Whom to believe?

There is no mistaking the Duterte administration’s animus toward Sen. Leila de Lima—a thorn on the President’s side since 2009, when he was still mayor of Davao City and she was chair of the Commission on Human Rights. So it came as no surprise that drug dealer Kerwin Espinosa’s testimony at the Senate last Wednesday included dramatic allegations against De Lima. But we should also be alert to the possibility that the project to “get” De Lima, whether as alleged protector of the continuing illegal drugs trade in the national penitentiary or as alleged recipient of ill-gotten campaign donations or as alleged immoral woman, has now reached a new turn: It is now also an entertaining show to distract citizens angry over the Marcos burial.

We say this even though Espinosa’s testimony, though flawed, nevertheless raised serious concerns. The question, then, is what is the right balance to take, to appreciate Espinosa’s revelations without falling for the bread-and-circus type of entertainment.

Sen. Panfilo Lacson, a former chief of the Philippine National Police, was among those who quickly saw through local police rationalizations and called the killing of Espinosa’s father Rolando and another inmate in a Leyte jail an execution. He responded to the younger Espinosa’s appearance at the Senate, as the main resource person in the inquiry into the suspicious killings, with an abundance of caution: Saying he had “some doubts as to the veracity of the testimony of Kerwin,” Lacson noted that there were gaps in the drug dealer’s disclosures. “If I were the investigator, I would try to find out what was really true. If you would objectively see it, it’s not really solid as presented by Kerwin,” he said.

De Lima, as expected, attacked Espinosa’s statements about her as fabricated, giving that as her reason for not directly asking him questions at the hearing: “I feel that it would be pointless, useless, futile for me to do so given a very nice script, at least insofar as the portions of his testimony about me are concerned.” Was this a missed opportunity for the senator, or did she opt out of the circus?

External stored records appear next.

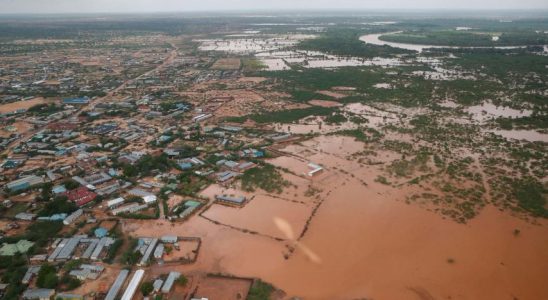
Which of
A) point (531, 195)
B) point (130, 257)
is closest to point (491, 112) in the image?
point (531, 195)

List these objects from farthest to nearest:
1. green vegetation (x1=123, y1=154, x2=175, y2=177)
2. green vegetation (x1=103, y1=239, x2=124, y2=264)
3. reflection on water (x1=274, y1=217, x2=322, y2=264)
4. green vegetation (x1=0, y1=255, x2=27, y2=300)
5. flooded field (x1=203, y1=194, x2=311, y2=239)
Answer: green vegetation (x1=123, y1=154, x2=175, y2=177) → flooded field (x1=203, y1=194, x2=311, y2=239) → reflection on water (x1=274, y1=217, x2=322, y2=264) → green vegetation (x1=103, y1=239, x2=124, y2=264) → green vegetation (x1=0, y1=255, x2=27, y2=300)

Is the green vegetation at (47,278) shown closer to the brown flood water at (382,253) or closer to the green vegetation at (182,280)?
the brown flood water at (382,253)

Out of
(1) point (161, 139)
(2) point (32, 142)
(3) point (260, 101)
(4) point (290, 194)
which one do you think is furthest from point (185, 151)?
(3) point (260, 101)

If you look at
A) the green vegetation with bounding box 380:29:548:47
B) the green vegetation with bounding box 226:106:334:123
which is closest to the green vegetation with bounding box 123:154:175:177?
the green vegetation with bounding box 226:106:334:123

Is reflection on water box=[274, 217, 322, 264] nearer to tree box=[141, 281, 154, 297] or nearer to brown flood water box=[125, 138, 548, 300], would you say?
brown flood water box=[125, 138, 548, 300]

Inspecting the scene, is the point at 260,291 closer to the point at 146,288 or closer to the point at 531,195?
the point at 146,288

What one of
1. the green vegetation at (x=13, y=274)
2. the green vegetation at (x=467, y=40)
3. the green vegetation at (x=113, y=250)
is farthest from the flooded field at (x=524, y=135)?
the green vegetation at (x=467, y=40)

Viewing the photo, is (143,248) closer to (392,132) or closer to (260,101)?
(392,132)
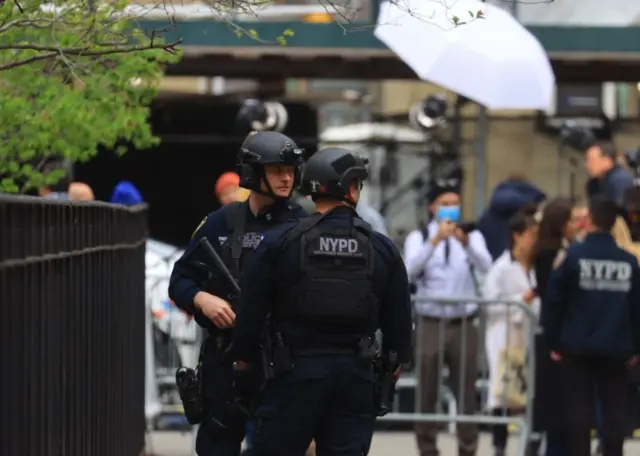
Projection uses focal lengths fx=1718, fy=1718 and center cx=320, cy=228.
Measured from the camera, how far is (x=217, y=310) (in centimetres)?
778

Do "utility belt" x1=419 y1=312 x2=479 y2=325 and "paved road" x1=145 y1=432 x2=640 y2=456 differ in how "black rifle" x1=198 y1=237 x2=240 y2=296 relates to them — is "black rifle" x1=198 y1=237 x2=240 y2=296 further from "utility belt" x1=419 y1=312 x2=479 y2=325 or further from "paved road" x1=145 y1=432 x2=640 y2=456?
"paved road" x1=145 y1=432 x2=640 y2=456

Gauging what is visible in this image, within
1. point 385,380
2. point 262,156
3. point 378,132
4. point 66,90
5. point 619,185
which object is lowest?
point 385,380

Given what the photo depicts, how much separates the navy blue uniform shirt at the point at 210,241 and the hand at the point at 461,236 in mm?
4363

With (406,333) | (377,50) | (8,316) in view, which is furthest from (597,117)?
(8,316)

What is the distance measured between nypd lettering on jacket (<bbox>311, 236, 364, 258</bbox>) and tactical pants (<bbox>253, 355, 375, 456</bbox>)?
43 centimetres

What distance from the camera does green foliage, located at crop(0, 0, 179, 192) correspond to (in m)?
8.15

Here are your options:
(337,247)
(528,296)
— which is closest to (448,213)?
(528,296)

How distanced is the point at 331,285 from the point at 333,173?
492 millimetres

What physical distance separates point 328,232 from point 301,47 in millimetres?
10534

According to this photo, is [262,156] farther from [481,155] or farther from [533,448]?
[481,155]

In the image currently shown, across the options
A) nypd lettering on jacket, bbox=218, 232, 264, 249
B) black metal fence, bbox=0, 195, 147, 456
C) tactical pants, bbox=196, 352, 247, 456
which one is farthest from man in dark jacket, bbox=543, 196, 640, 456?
tactical pants, bbox=196, 352, 247, 456

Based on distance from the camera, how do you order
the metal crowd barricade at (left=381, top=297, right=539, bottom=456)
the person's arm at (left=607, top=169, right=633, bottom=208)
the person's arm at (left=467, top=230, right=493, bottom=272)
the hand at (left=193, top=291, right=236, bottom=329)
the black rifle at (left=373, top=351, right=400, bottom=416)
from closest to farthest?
the black rifle at (left=373, top=351, right=400, bottom=416)
the hand at (left=193, top=291, right=236, bottom=329)
the metal crowd barricade at (left=381, top=297, right=539, bottom=456)
the person's arm at (left=467, top=230, right=493, bottom=272)
the person's arm at (left=607, top=169, right=633, bottom=208)

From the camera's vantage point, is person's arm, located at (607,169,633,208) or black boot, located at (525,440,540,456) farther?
person's arm, located at (607,169,633,208)

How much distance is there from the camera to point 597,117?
68.8 feet
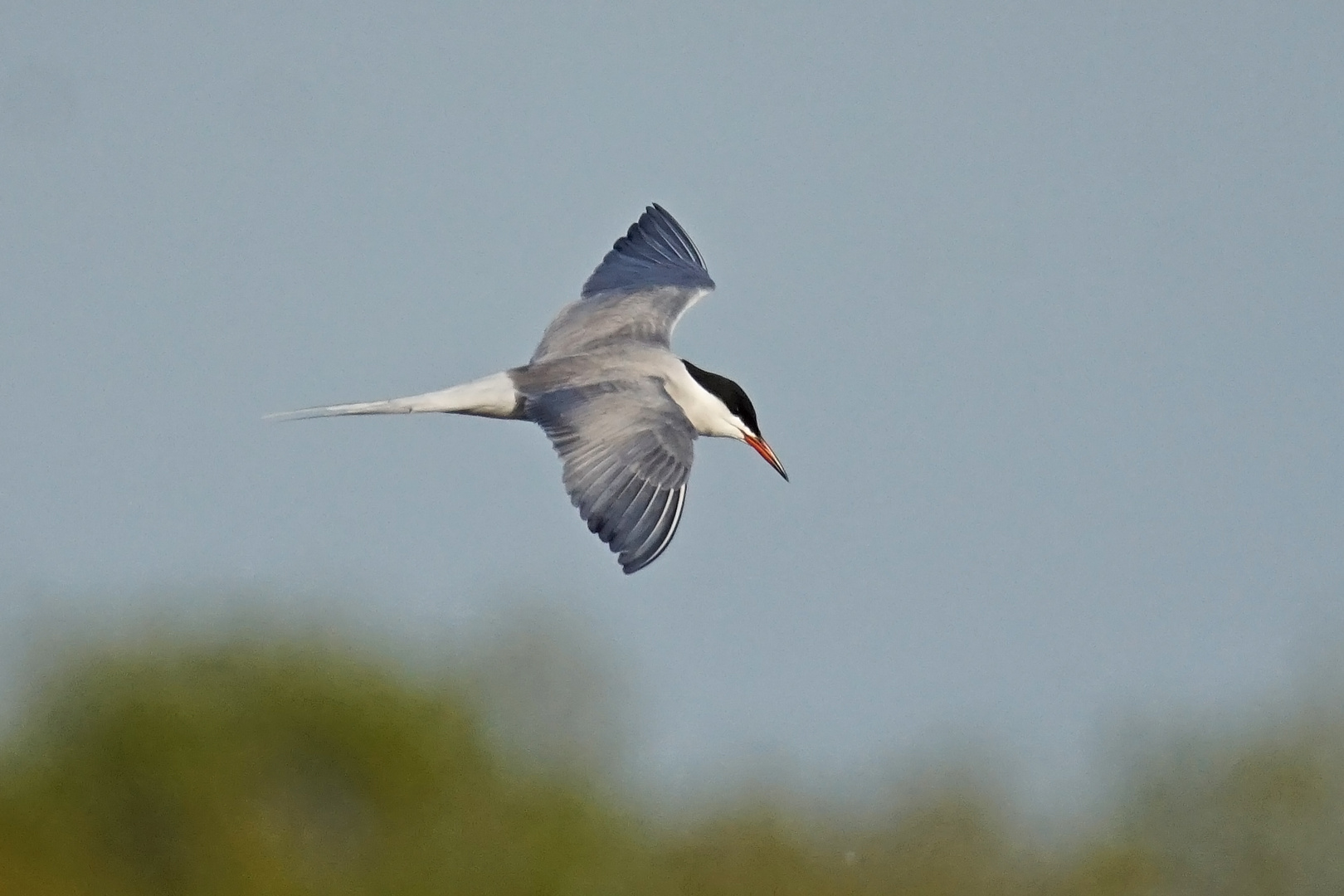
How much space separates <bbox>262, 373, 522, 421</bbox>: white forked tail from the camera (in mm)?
12188

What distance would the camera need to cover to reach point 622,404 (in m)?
12.2

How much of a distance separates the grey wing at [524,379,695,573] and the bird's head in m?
0.68

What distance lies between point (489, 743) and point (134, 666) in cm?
444

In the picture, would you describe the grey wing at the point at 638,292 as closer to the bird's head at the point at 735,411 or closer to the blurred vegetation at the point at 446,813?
the bird's head at the point at 735,411

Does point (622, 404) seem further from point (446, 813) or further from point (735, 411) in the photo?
point (446, 813)

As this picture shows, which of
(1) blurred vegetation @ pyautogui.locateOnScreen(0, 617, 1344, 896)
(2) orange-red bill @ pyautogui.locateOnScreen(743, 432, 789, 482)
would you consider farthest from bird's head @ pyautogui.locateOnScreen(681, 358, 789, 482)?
(1) blurred vegetation @ pyautogui.locateOnScreen(0, 617, 1344, 896)

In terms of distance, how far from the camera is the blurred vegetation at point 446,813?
1092 inches

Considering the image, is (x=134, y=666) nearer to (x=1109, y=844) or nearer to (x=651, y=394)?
(x=1109, y=844)

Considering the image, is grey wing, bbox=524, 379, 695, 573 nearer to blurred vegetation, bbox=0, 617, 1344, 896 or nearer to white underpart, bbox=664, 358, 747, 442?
Result: white underpart, bbox=664, 358, 747, 442

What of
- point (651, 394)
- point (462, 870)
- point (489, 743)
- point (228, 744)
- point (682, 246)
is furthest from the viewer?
point (489, 743)

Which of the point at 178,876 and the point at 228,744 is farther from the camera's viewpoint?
the point at 228,744

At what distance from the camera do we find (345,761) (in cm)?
3108

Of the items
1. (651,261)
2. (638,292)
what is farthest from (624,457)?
(651,261)

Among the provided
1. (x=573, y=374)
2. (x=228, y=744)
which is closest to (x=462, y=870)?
(x=228, y=744)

But the most serious concerns raised by Espinosa’s testimony actually have to do with his sweeping accusation against police officials. He said he paid protection money to everyone from policemen manning checkpoints to the police officers in charge of Eastern Visayas. Among other names, he said he paid Chief Supt. Vicente Loot, now retired and a newly elected town mayor, P120,000 a month, Chief Insp. Leo Laraga P20,000 a week, Supt. Santi Noel Matira P20,000 a week, and Supt. Marvin Marcos P3 million to fund his wife’s candidacy. All four have vigorously denied the allegations; the latter three were among those involved in the police raid that ended with the killing of Espinosa’s father. (Laraga said it was he who fired the shot that killed Mayor Espinosa.)

These and other revelations provoked the PNP chief, Director General Roland “Bato” dela Rosa, to weep on national television. “I do not know now whom to believe [anymore],” he said. “I place in God the PNP. I love the organization… There are still many policemen who can be trusted.”

As we have argued in this space before, the role of the police in President Duterte’s so-called war on drugs is pivotal. Both the President and Dela Rosa have admitted on many occasions that some policemen were in collusion with or were actually part of the illegal drugs trade. Both the President and Dela Rosa have clearly stated that they fully supported police efforts to stop the drug trade, even to the extent of killing suspected drug “personalities” in the line of duty.

And yet there is no process, there is no clear and nationwide effort, to hold policemen involved in illegal drugs to account. Is it any wonder that, five months into the most lethal antidrugs campaign the police has ever conducted in our history, with well over 4,000 killings reported, Dela Rosa does not know “whom to believe”?